具体包括尿苷二磷酸-N-乙酰氨基葡萄糖,包括4-叠氮基-尿苷二磷酸-N-乙酰氨基葡萄糖、4-氨基-尿苷二磷酸-N-乙酰氨基葡萄糖、4-氟-尿苷二磷酸-N-乙酰氨基葡萄糖、4-巯基-尿苷二磷酸-N-乙酰氨基葡萄糖、3-叠氮基-尿苷二磷酸-N-乙酰氨基葡萄糖、3-氨基-尿苷二磷酸-N-乙酰氨基葡萄糖、3-氟-尿苷二磷酸-N-乙酰氨基葡萄糖、3-巯基-尿苷二磷酸-N-乙酰氨基葡萄糖、2-叠氮基-尿苷二磷酸-N-乙酰氨基葡萄糖、2-氨基-尿苷二磷酸-N-乙酰氨基葡萄糖、2-氟-尿苷二磷酸-N-乙酰氨基葡萄糖、2-巯基-尿苷二磷酸-N-乙酰氨基葡萄糖、6-叠氮基-尿苷二磷酸-N-乙酰氨基葡萄糖、6-氨基-尿苷二磷酸-N-乙酰氨基葡萄糖、6-氟-尿苷二磷酸-N-乙酰氨基葡萄糖、6-巯基-尿苷二磷酸-N-乙酰氨基葡萄糖中的一种或者几种。
其中,步骤(1)所述糖基受体是指对硝基苯基-β-D-葡萄糖醛酸及葡萄糖醛酸衍生物。
作为优选,步骤(1)所述糖基受体与糖基供体摩尔比为1:1~6:1。
作为优选,步骤(1)所述二价金属溶液包括镁离子盐溶液、二价铁离子盐溶液、锰离子盐溶液中的一种或几种。
其中,步骤(1)所述在25~45℃水浴中振荡混合,转速为100~300rpm,时间3-5min。
其中,步骤(2)所述磁性纳米粒-糖基转移酶-无定型金属有机框架复合催化材料加入量为底物(糖基受体与糖基供体总)质量的5%~10%;所述振荡反应为20~50℃水浴振荡反应,转速为100~300rpm,反应时间为10~15h。
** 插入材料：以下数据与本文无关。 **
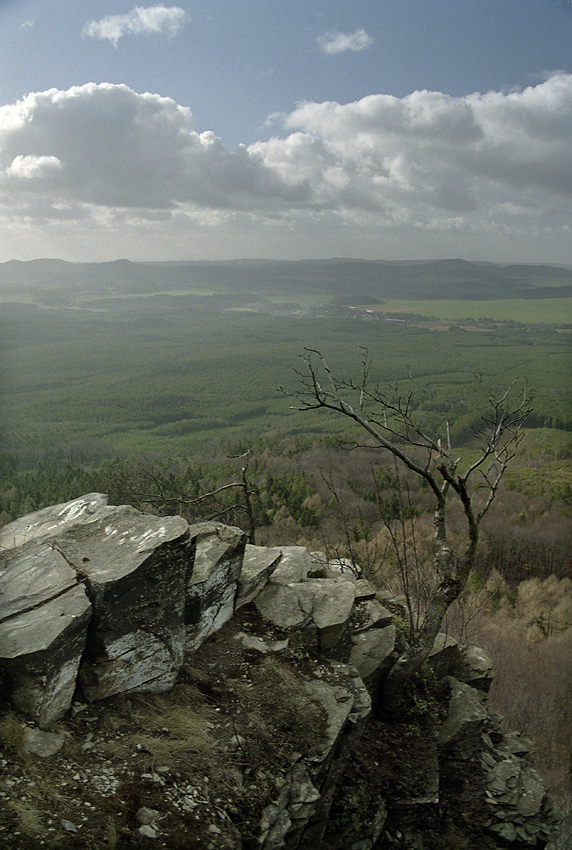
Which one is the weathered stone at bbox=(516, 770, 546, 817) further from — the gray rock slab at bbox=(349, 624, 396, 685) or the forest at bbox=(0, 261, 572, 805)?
the forest at bbox=(0, 261, 572, 805)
其中,步骤(1)和(2)所述的酶复合催化材料催化反应路线为:
具体地,本发明的制备优选包括三个部分:
第一部分:磁性纳米粒(MNPs)的制备
首先将FeCl3与FeCl2(FeCl3与FeCl2摩尔比为1:1~1:4)放入双颈烧瓶中,加入磁子,通入氮气,排出氧气,放置于70~80℃水浴恒温磁力搅拌器中,加热搅拌震荡反应,转速为200~400rpm;1~3h反应结束后冷却至室温,在得到的反应液中加入氨水,氨水与反应液的体积比为1:3~1:5,放置于水浴恒温磁力搅拌器中,75~90℃加热搅拌震荡反应,转速为200~400rpm,反应0.5~2h;待溶液冷却至室温,在磁场条件下,回收磁性纳米粒(MNPs),加水配置成一定浓度的MNP溶液;
第二部分:磁性纳米粒-糖基转移酶-无定型金属有机框架复合催化材料的制备
MNPs-HS2@aZIF-90
取制备的将0.1~0.6mL浓度为1mg/mL的MNPs溶液,搅拌混匀后加入到Zn(NO3)2·6H2O(40mM)和糖基转移酶(0.1-0.5mg/mL)混合溶液中,再加入2-imidazole-carboxaldehyde(HICA,高温下溶解,40mM)溶液并加入超纯水定容。在37℃、500rpm条件下反应10~20h。反应结束后,8,000~12,000rpm离心4~6min,回收沉淀物。然后用超纯水洗涤三次,以除去未被MOFs材料包裹的糖基转移酶。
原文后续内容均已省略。